▶ _Instructions for the task_: Pictures in the listing below are skipped, while the lines from the "Logo for New Door Estate Agents" line through the "Sotomayor Wise Latina Mousepad" line are returned word for word.

▶ _Information shown_:
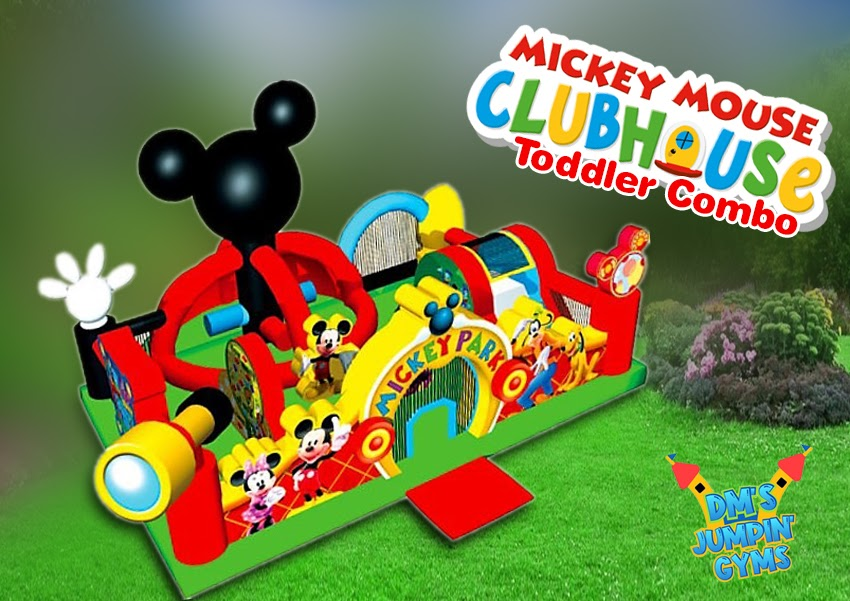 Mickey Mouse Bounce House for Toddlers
---
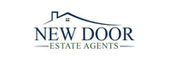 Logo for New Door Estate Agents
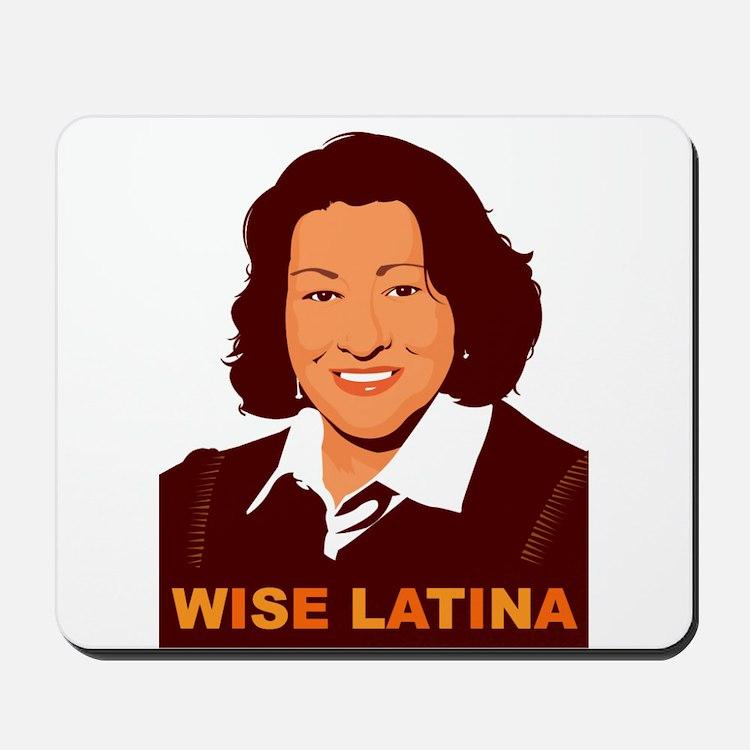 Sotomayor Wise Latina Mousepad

▶ _Task result_:
 Logo for New Door Estate Agents
 Sotomayor Wise Latina Mousepad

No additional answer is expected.